### EXTRACT

◇ ◇ ◇ ◇ ◇

Mike`s best friend is a fellow hustler, Scott Favor (Keanu Reeves, natty and confident), who is on the streets by choice. Scott`s father happens to be the all-powerful mayor of Portland, but Scott-following in the footsteps and much of the dialogue of Shakespeare`s Prince Hal-has chosen to prepare for his kingly destiny by apprenticing himself to the blustering, voracious local Falstaff, a petty thief and drug addict named Bob Pigeon (an impressive acting debut by director William Richert).

Mike is in love with Scott, but Scott is in love only with his destiny, which will one day require him to betray all of his street acquaintances.

There is not much more to the plot than that, but this is a film of breathtakingly free and constant movement. The device of Mike`s narcolepsy allows Van Sant to make wildly impulsive, radical transitions (Mike falls asleep and awakes in another scene, another state or even in another country). And more than that, it allows Van Sant to create complex, poetic montage sequences that, in mingling dream and reality through poetically related images, pick up where Sergei Eisenstein`s most extreme experiments in associational editing left off back in the 1920s.

◇ ◇ ◇ ◇ ◇

### RECORD EXTRACTS
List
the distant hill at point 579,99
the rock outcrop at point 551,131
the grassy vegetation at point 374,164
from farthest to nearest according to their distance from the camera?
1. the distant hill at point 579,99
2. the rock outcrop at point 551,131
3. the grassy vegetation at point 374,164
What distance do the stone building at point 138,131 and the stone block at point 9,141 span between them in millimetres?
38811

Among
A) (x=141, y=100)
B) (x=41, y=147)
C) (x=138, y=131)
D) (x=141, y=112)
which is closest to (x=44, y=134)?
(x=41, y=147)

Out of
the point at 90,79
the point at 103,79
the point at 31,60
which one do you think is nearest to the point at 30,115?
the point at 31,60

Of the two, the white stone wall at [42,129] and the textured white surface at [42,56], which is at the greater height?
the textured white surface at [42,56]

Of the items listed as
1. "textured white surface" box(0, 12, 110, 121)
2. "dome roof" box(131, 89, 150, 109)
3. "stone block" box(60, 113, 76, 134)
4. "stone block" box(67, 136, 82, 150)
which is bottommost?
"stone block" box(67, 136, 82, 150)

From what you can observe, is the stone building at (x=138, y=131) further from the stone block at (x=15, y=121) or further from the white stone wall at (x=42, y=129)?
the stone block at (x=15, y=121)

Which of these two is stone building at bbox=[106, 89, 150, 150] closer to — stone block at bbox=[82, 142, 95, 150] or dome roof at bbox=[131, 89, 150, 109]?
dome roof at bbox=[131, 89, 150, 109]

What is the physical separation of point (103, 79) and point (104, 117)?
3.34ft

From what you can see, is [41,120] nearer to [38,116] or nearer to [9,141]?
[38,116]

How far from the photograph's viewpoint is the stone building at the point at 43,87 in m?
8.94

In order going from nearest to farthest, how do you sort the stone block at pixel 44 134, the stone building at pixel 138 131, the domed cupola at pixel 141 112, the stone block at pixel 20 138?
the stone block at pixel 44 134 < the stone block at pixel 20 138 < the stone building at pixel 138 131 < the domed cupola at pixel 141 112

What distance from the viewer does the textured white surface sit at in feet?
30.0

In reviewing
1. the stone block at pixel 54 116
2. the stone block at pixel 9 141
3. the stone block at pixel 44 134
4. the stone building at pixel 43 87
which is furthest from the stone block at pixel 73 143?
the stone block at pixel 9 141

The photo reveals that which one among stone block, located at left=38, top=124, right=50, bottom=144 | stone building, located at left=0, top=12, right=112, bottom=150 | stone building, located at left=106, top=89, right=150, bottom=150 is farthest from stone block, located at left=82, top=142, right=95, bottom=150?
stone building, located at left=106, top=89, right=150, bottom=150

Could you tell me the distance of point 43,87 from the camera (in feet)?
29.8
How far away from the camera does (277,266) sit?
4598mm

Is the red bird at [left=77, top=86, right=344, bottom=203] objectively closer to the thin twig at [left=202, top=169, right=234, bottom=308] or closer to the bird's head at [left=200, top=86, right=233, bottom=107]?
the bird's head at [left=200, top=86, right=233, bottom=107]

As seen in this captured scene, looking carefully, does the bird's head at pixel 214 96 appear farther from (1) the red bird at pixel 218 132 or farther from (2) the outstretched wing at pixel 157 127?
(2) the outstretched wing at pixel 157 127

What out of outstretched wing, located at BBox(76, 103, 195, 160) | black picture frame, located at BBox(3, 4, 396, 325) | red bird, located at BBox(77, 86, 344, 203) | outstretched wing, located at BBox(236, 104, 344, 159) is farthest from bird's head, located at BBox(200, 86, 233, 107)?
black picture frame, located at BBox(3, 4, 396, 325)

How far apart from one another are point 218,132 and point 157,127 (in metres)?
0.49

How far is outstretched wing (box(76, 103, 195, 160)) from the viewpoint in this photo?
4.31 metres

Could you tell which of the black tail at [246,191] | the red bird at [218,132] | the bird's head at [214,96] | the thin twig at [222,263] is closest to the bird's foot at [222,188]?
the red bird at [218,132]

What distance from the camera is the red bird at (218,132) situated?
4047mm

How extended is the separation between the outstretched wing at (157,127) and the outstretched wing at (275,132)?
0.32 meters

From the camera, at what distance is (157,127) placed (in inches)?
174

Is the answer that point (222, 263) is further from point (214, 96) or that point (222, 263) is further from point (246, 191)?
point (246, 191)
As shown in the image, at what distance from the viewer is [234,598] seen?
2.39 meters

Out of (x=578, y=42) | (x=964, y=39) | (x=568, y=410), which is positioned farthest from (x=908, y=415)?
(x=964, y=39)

◇ ◇ ◇ ◇ ◇

### WHAT YOU WILL DO
1 – Decide whether each statement agrees with the film review, answering yes or no and quoting the deciding words: (a) Scott's father is the mayor of Portland; (b) Keanu Reeves plays Bob Pigeon; (c) Scott is in love with Mike.
2 – Reproduce the passage of the film review between "Mike is in love" and "in the 1920s.", inclusive.
The data has no connection to the film review.

### TASK SOLUTIONS
1 –
(a) Yes: "Scott`s father happens to be the all-powerful mayor of Portland"
(b) No: "Bob Pigeon (an impressive acting debut by director William Richert)"
(c) No: "Scott is in love only with his destiny"

2 –
Mike is in love with Scott, but Scott is in love only with his destiny, which will one day require him to betray all of his street acquaintances.

There is not much more to the plot than that, but this is a film of breathtakingly free and constant movement. The device of Mike`s narcolepsy allows Van Sant to make wildly impulsive, radical transitions (Mike falls asleep and awakes in another scene, another state or even in another country). And more than that, it allows Van Sant to create complex, poetic montage sequences that, in mingling dream and reality through poetically related images, pick up where Sergei Eisenstein`s most extreme experiments in associational editing left off back in the 1920s.